In a recent filing with the Federal Communications Commission, Panamsat is seeking permission to transmit the public's calls over its satellite system instead of being limited to transmitting only corporate calls.
If the strategy sounds familiar, it should. MCI began to elbow its way into the monopoly of AT&T by first going into long-distance service to private businesses between St. Louis and Chicago. Later, it sought the use of the lines of AT&T to cater to other places.
Like MCI, which is headed by William McGowan, Panamsat has its own maverick at the helm. The entire company is owned by Reynaldo V. Anselmo, an American entrepreneur who made a fortune in a Spanish-language television network before setting up the company in 1984. Designed to link North America, South America and Europe, the satellite was launched last June 1988 at a cost of more than $80 million -- financed by Anselmo entirely out of his own pocket.
The FCC's Jim Ball said the commission is presently bound by two regulations. One restriction prohibits separate systems from carrying public-switched traffic to avoid significant economic harm to the International Satellite Organization, or Intelsat. The second is a 1985 FCC policy decision that established the rules governing the operation of separate satellite systems.
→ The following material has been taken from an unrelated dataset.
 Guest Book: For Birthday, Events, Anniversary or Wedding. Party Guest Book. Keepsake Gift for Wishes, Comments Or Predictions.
Intelsat, whose 118 members are mostly government-owned telephone companies around the world, was the sole provider of long-haul international satellite telecommunications from 1965 until 1988, when Panamsat launched its satellite.
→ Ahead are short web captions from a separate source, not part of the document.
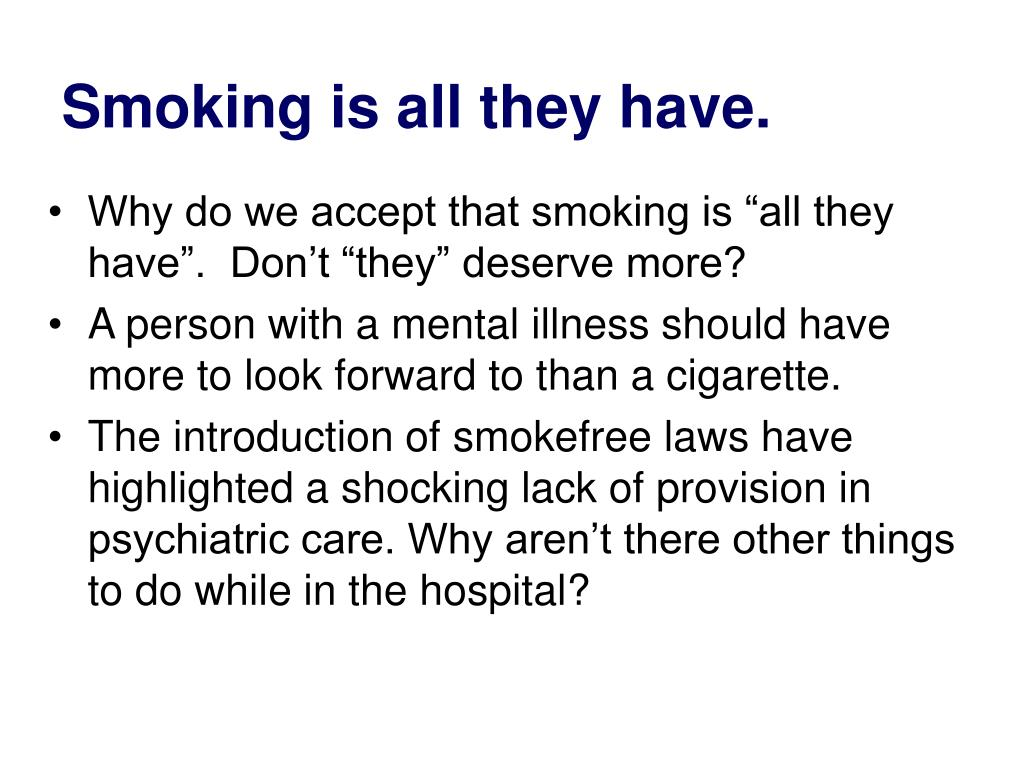 Smoking is all they have.
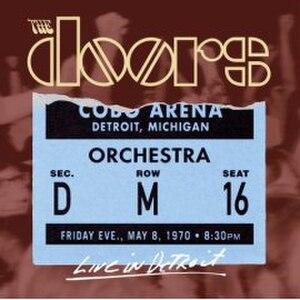 Live in Detroit (The Doors album) - Image: Live In Detroit The Doorsalbum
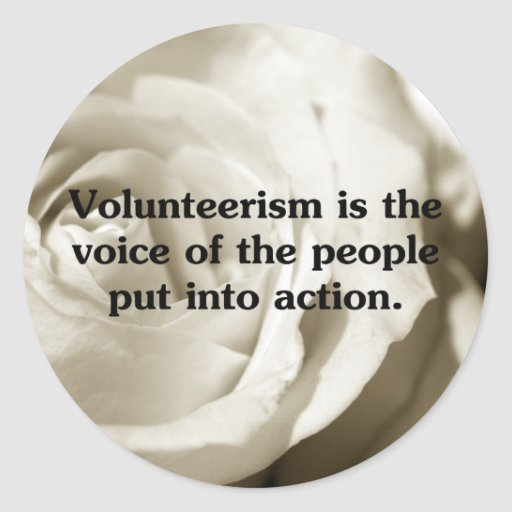 Speak out by volunteering round stickers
Under the rules governing the FCC, it is possible that the case will be dismissed without going through a public notice.
Panamsat President Fred Landman said, however, that it will be unlikely for the FCC to dismiss the petition without public notice. He said that the firm expects word from the commission within 30 days.
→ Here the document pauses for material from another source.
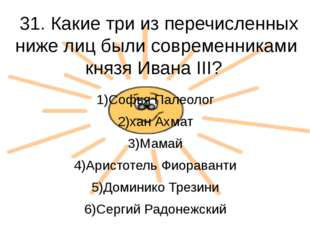 31. Какие три из перечисленных ниже лиц были современниками князя Ивана III?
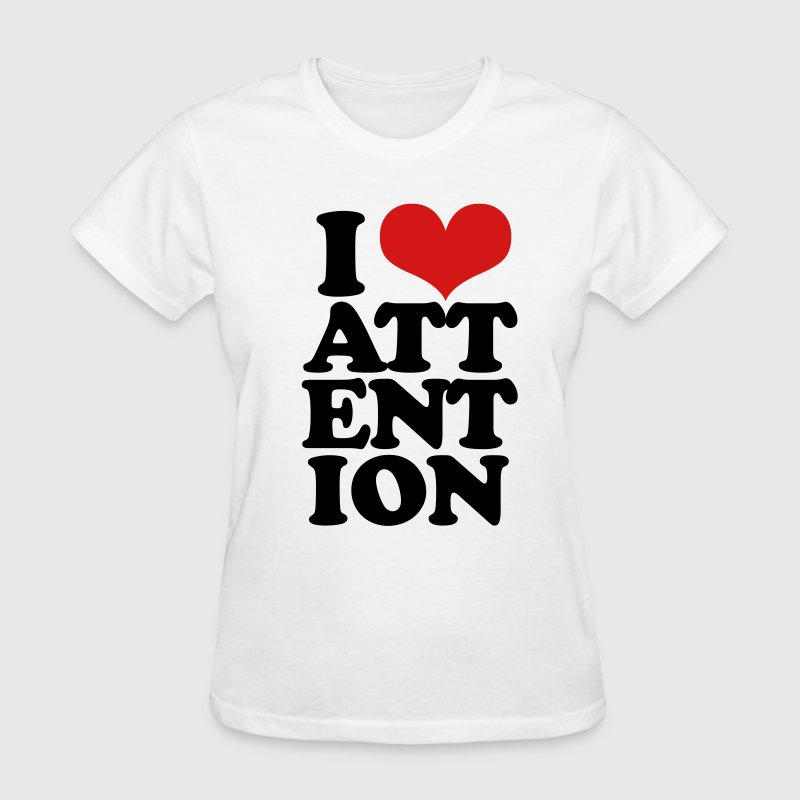 I love attention - Women's T-Shirt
Intelsat declined to comment on the petition and referred any statement to Washington-based Communications Satellite Corp. (Comsat), the American member of the satellite consortium.
A Comsat spokesman said the company "supports the U.S. position on separate systems" and that it will "work actively" on any policy reviews.
An early argument of Intelsat against lifting the restrictions is that competition could lead to a decline in service to developing countries, since new firms are likely to cater to high-density areas only. Panamsat argues that Intelsat has never presented any evidence or studies to demonstrate these claims. The firm claims that the developing countries may be subsidizing industrialized countries.
In its petition, Pan American said the world situation is changing and many nations are deregulating their telecommunications monopolies to allow private sector competition.
It also said protecting Intelsat's monopoly means the government is protecting not U.S. interests but the interest of foreign telecommunications monopolies that are overcharging U.S. telephone consumers.